How to Promote Data from DEV to PRODUCTION

User Story

Large enterprises are concerned with data accuracy. As such, they may have a “user test” environment that is separate from QA where they want users to test the application and author data. This process is critical to ensure that users are not authoring data for the first time in production in case there are high-visibility mistakes or critical errors.

After business users enter data in the “TEST” environment, they do not like to re-enter the same data into the production environment because it is tedious and risks human-prone data entry errors. Therefore, users want the ability to copy the data from the TEST environment to the Production environment so they don’t need to reenter the same information.

A separate user story is the reverse: how to refresh data from the Production data location to the Dev data location so that dev can have fresh data from production to test match rules and model rules again. This article covers how to promote data in the direction from Dev to Production.

This article is about how to promote data, not metadata and not the model. For information on how to promote your metadata or model, check out the Administration guide.

Solution

The main two ways we recommend promoting data from dev to prod is:

  1. If the data volumes are small: export the data from development and import into production.

  2. If the data volumes are large or if automation is preferred: use your ETL tool or scripts to load the data from development to production.

While we cannot provide more precise recommendations (every xDM user has specific requirements), there are multiple factors you should consider to be successful. Here are some factors to think about and the best practices around them.

Factors to Consider

Our recommendations in this article are intended for basic entities. Refreshing from dev to prod is not intended for fuzzy-matching (unless Semarchy support recommends it). 

Manual and SemQL IDs (Basic Entity) Are OK

For manual and SemQL IDs, the 2 solutions listed above should work. You don’t need to worry too much about ID considerations because your business users must specify the IDs correctly. Export the data into a spreadsheet in dev and import the data into Production for small volumes of data. Use ETL for big volumes of data. 

Sequence IDs (Basic Entity) Beware!

If your entity uses a sequence ID, you will get new IDs when you import the data into production because the sequence you use in development will likely be at a different value than the sequence in production. (v5.1 and previous version behaves this way – v5.2 offers new features to make this task easier).

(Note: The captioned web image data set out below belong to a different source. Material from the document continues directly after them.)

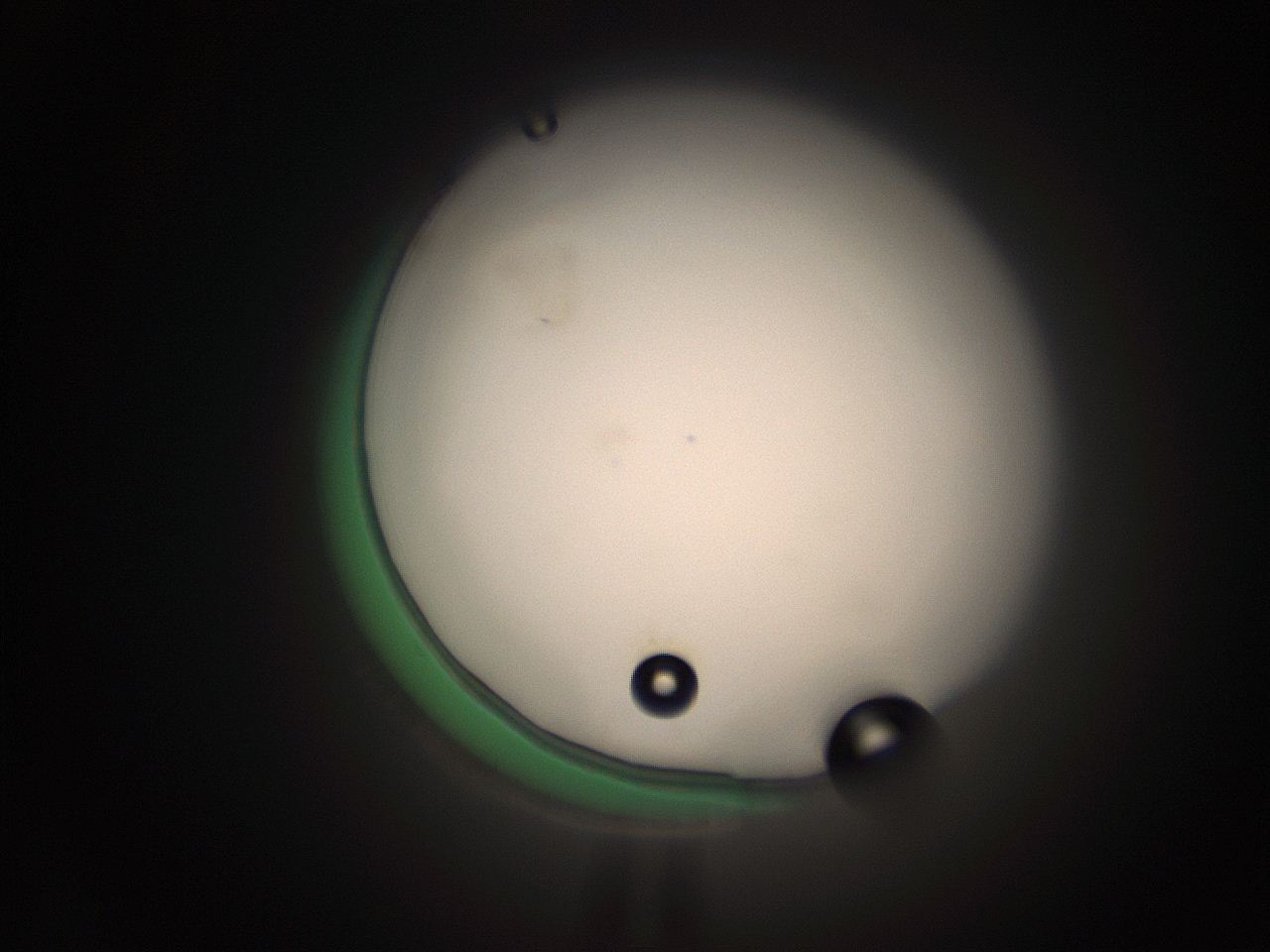 066s_F3_ImagerDefaults_9.jpg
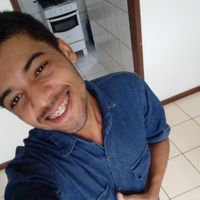 Adailson Cunha的照片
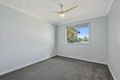 Property photo of 28 John Street South Tamworth NSW 2340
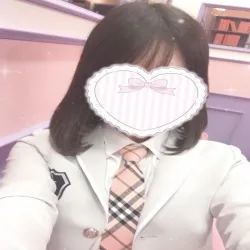 ことり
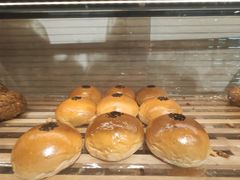 -85度C(上海兰溪二店)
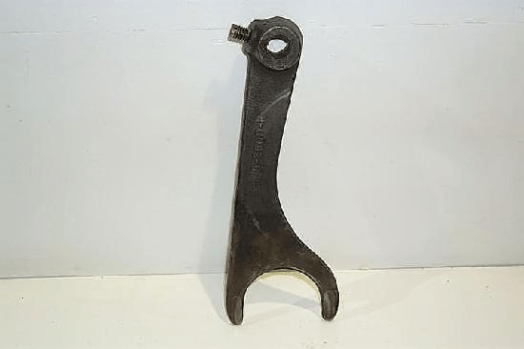 John Deere Shift Fork - 4th And 6th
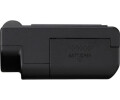 Canon Power Zoom Adapter PZ-E1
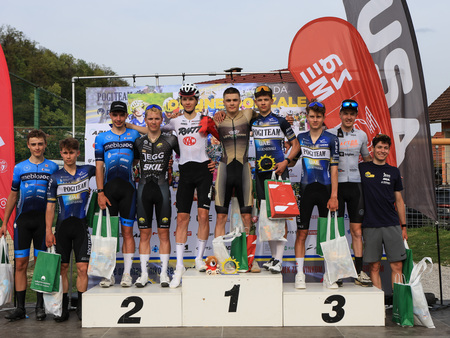 3-VN-OBCINE-DOMZALE-2026-1523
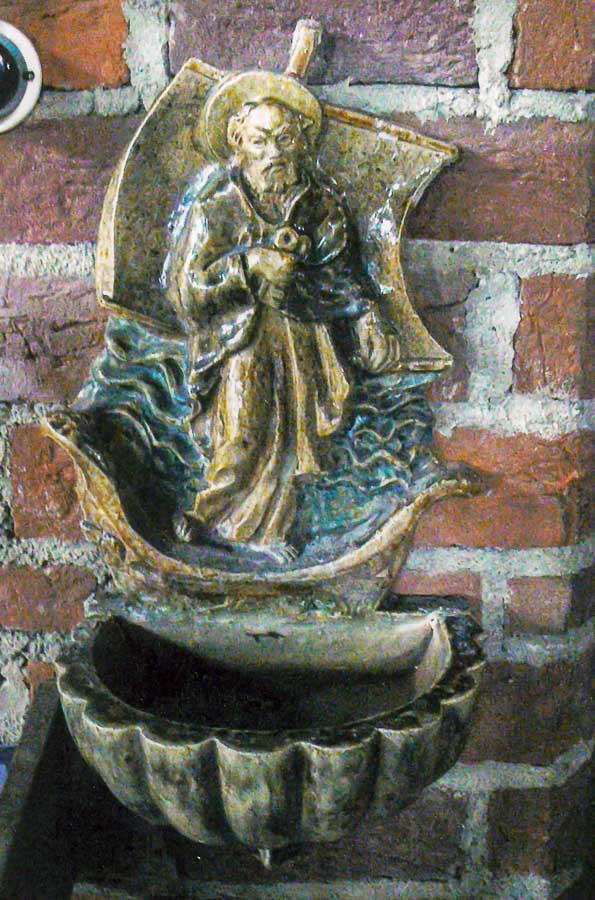 PS-wb-petrusbasiliek-Boxmeer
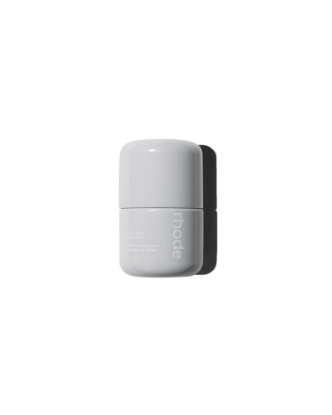 Picture of Glazing Milk - 50ml
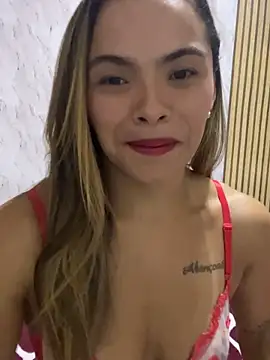 Snapshot of safadinhaquenteW chatting on April 7, 4:13 am safadinhaquenteW online show from April 7, 4:13 am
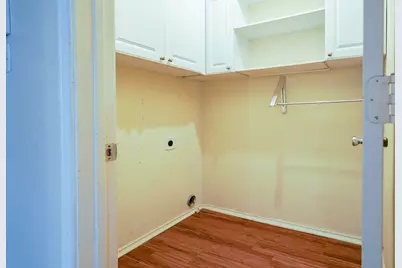 1012 Kingsley Drive, Saginaw, TX 76179 - Photo 11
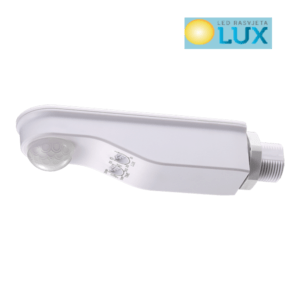 LST29 INFRACRVENI PIR SENZOR POKRETA 360ST IP65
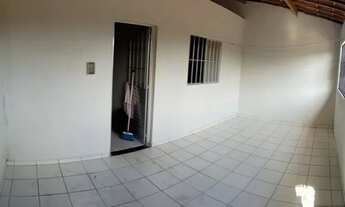 Imagem 2: Casa a venda Casa com 2 dormitórios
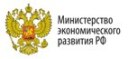 Уточнены основные параметры прогноза социально-экономического развития РФ на 2014-2015 годы Уточнены основные параметры прогноза социально-экономического развития РФ на 2014-2015 годы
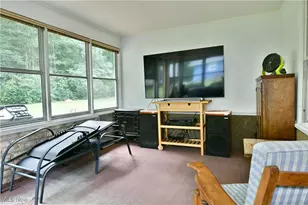 5451 Virginia Dr, Austintown, OH 44515 - Photo 44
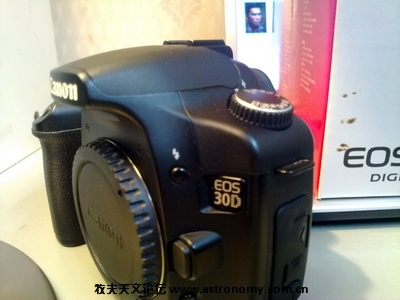 20090817131_调整大小.jpg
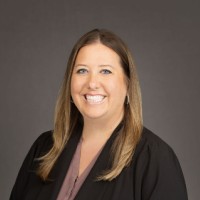 Erica Morgan Email & Phone Number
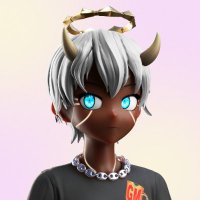 Mindy⚡️NNN (@mindy_ttm) 's Twitter Profile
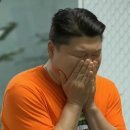 cgv영등포 3관 E열, 롯데시네마 영등포 1관 B열에서...수현, 장동건, 홍예지, 김정철, 최리 실물 후기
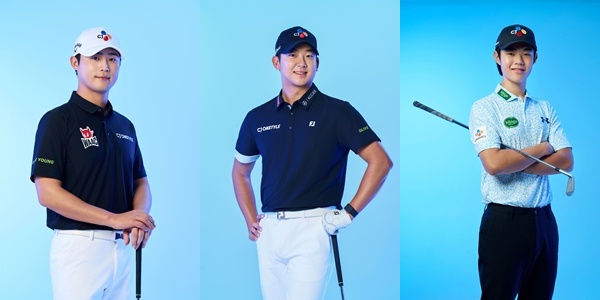 ��� �̹���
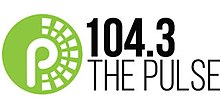 WZFJ station logo.jpg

The instability of the IDs because of the inconsistency of the next value in the development vs. production sequence means you must factor in the references/relationship IDs. Respect the sequence values to avoid sequence conflicts. Manually increment the sequence to a bigger number in Production (this means make sure the next value for the sequence in Production is set to a larger number than the range of ID values you are using in the dev data you’re about to import).